The plain-English version
What it protects
The claims cover a personal communication device that combines a touch-sensitive visual display with voice activation and voice control, integrated with a modem, telephone capabilities, and wireless communication. The patent specifically protects the architecture where multiple application modules can be swapped in to handle different tasks—email, data retrieval, voice mail, remote control—all on the same hardware platform. What's protected is both the handheld and desktop versions operating with identical capabilities, unified under a single system design.
Why it matters
Filed in 1992 and granted in 1994, this patent captures an early vision of convergence: the idea that a single device could replace separate tools (phone, computer, data terminal, remote control). Texas Instruments was attempting to stake intellectual property territory in the emerging category of multipurpose personal communication devices. While Texas Instruments didn't ultimately dominate the consumer handheld market the way Apple and others did, this patent represents a foundational claim to the unified-function device architecture that eventually became the smartphone.
Real-world use
Every time you unlock your phone with your voice, tap an app icon on the screen, and check your email, you're using technologies this patent envisioned—a single device doing what once required three separate machines.
Original USPTO abstract
A communication system (20) is provided with multiple purpose personal communication devices (50 and 150). Each communication device (50 and 150) includes a touch-sensitive visual display (60 and 160) to communicate text and graphic information to and from the user and for operating the communication device (50 and 150). Voice activation (78) and voice control capabilities (76) are included within communication devices (50 and 150) to perform the same functions as the touch-sensitive visual display (60 and 160).
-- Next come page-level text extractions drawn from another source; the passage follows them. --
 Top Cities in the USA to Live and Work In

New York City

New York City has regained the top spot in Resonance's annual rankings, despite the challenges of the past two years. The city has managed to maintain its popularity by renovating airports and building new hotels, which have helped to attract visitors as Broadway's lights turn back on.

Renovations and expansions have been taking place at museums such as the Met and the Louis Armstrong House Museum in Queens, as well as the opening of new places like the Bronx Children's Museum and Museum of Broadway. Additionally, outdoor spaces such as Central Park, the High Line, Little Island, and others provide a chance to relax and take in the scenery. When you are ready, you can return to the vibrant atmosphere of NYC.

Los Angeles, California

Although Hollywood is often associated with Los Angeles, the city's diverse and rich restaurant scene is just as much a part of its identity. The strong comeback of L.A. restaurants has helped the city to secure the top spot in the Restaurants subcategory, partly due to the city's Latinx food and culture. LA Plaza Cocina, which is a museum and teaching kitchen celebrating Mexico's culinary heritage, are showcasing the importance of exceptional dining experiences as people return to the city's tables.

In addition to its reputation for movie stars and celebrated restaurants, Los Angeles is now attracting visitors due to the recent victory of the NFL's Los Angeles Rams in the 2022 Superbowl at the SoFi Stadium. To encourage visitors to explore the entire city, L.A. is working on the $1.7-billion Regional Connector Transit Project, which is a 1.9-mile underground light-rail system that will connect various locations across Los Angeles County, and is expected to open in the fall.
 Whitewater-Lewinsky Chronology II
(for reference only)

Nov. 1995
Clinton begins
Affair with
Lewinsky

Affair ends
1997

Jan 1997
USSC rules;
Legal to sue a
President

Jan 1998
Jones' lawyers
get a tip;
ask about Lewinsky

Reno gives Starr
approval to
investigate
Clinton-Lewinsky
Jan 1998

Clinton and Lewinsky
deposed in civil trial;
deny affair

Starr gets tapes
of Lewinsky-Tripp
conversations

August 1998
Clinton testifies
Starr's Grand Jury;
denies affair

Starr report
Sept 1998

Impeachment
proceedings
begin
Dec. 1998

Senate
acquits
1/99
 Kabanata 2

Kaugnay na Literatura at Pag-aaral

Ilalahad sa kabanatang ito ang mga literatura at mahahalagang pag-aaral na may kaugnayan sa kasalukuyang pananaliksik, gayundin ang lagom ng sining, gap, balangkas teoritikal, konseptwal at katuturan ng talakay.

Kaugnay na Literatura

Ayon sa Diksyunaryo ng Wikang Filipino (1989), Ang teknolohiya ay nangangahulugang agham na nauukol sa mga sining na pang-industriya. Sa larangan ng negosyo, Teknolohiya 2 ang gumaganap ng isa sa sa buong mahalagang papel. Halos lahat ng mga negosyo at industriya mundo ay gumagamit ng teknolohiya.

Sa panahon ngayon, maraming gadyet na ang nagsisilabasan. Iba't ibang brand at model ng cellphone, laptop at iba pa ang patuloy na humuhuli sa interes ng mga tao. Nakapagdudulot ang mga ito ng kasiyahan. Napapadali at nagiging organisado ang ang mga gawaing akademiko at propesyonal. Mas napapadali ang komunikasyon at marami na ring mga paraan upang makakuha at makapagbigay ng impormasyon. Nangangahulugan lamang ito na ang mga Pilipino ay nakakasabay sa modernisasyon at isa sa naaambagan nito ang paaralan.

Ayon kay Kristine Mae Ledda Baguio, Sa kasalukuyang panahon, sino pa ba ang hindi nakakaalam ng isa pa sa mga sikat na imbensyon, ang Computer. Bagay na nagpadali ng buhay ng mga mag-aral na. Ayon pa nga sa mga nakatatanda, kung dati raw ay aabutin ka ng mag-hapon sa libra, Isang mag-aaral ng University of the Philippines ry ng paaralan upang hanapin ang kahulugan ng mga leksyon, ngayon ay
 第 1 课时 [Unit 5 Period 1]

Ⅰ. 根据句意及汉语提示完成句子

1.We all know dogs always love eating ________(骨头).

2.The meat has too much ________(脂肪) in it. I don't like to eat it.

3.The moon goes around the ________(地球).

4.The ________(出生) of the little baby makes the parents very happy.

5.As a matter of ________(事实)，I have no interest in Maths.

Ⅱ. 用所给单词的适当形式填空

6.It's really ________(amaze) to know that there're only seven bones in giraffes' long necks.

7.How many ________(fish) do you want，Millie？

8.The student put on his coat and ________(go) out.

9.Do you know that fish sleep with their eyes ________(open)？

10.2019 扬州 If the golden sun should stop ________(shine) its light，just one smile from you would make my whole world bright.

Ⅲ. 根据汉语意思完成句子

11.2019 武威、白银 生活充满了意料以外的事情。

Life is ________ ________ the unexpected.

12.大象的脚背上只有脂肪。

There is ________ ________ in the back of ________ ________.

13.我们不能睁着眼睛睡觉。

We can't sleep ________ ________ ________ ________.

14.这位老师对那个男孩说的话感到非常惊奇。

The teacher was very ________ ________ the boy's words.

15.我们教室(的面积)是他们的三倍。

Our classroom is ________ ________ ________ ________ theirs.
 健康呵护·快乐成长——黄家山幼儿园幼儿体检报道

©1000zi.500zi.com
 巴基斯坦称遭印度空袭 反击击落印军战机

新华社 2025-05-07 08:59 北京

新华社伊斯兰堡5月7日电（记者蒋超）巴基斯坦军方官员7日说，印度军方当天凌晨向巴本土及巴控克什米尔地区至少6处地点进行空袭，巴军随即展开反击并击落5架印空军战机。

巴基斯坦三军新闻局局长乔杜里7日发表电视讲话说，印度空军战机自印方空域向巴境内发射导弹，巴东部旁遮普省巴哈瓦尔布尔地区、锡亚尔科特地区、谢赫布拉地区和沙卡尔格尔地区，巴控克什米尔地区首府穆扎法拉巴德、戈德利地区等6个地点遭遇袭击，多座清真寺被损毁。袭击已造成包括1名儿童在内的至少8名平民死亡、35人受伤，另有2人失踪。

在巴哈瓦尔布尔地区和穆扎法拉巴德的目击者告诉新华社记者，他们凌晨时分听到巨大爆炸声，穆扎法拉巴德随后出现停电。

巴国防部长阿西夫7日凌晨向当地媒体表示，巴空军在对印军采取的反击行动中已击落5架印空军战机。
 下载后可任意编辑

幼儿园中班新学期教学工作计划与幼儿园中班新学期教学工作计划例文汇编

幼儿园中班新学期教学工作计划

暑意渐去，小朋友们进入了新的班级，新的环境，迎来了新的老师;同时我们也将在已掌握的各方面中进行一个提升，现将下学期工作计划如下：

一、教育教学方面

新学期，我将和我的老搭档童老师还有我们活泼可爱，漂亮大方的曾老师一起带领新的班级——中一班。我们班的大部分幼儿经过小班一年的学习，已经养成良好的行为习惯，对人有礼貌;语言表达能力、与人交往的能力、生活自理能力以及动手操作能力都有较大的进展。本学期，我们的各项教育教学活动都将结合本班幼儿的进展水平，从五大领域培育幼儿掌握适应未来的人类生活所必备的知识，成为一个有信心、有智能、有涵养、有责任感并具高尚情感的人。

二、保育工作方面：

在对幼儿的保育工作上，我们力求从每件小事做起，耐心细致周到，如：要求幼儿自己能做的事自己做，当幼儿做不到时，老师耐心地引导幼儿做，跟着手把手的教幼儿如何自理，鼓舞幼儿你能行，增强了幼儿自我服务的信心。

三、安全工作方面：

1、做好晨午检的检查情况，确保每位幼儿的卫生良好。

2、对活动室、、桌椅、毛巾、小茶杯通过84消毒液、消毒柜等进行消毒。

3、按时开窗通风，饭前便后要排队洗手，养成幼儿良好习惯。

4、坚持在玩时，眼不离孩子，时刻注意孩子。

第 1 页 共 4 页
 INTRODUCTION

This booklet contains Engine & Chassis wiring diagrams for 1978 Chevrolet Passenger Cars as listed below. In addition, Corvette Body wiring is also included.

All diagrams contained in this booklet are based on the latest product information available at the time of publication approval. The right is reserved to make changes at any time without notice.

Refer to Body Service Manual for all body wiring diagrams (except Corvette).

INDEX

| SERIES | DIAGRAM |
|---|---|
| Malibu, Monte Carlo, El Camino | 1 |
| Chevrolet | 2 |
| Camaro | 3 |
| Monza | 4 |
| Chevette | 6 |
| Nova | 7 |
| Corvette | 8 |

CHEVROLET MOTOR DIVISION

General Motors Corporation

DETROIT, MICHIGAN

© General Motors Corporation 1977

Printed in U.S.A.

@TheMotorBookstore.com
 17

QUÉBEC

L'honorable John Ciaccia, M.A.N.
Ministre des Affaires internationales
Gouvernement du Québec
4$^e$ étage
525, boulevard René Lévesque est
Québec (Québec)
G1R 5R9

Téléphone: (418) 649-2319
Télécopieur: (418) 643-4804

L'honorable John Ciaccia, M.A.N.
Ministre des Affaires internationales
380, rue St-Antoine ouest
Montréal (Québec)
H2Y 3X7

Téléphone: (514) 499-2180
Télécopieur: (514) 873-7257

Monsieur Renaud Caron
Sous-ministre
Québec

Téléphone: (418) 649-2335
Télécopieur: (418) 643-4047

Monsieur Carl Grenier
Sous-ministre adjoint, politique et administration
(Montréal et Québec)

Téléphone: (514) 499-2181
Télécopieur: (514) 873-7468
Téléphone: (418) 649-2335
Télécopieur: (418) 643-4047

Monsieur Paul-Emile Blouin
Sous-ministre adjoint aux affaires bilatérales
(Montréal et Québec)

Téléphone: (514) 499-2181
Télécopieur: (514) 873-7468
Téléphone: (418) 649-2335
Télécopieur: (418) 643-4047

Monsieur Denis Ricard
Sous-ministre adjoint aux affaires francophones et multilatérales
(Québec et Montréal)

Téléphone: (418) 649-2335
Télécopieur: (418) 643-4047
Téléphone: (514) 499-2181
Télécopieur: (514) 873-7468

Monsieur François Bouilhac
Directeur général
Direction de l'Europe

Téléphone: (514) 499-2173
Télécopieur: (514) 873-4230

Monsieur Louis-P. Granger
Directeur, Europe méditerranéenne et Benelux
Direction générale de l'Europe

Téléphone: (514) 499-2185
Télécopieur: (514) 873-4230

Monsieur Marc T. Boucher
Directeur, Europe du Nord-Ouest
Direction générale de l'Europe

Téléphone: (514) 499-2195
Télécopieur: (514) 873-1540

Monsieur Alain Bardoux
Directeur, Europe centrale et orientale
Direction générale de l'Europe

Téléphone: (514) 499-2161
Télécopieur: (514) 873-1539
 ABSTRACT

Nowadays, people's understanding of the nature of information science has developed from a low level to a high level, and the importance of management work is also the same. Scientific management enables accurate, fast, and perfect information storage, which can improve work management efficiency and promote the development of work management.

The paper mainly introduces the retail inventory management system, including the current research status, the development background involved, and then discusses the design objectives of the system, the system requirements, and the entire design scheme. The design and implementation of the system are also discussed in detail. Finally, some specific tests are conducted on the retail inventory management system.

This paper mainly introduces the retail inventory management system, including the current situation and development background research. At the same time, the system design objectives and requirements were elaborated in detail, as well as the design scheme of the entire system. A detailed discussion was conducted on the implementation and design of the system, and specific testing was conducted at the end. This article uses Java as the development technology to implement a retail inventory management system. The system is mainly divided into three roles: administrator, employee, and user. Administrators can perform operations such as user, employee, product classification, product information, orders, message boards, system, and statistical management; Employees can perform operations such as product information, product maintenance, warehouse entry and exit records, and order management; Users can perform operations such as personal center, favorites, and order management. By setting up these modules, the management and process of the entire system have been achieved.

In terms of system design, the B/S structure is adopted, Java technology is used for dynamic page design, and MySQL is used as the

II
The communication device includes a built-in modem (82), audio input and output (52 and 53), telephone jacks (86), and wireless communication (90). A plurality of application modules (100) are used with personal communication devices (50 and 150) to perform a wide variety of communication functions such as information retrievable, on-line data base services, electronic and voice mail. Communication devices (50 and 150) and application modules (100) cooperate to allow integrating multiple functions such as real time communication, information storage and processing, specialized information services, and remote control of other equipment into an intuitively user friendly apparatus. The system (20) includes both desktop (150) and hand-held communication devices (50) with the same full range of communication capabilities provided in each type of communication device (50 and 150).
Patent details
- Publication number
- US 5,335,276
- Filing date
- 1992-12-16
- Grant date
- 1994-08-02
- Assignee
- Texas Instruments Incorporated
- Inventor(s)
- THOMPSON; E. EARLE, BIRDWELL; GERALD G.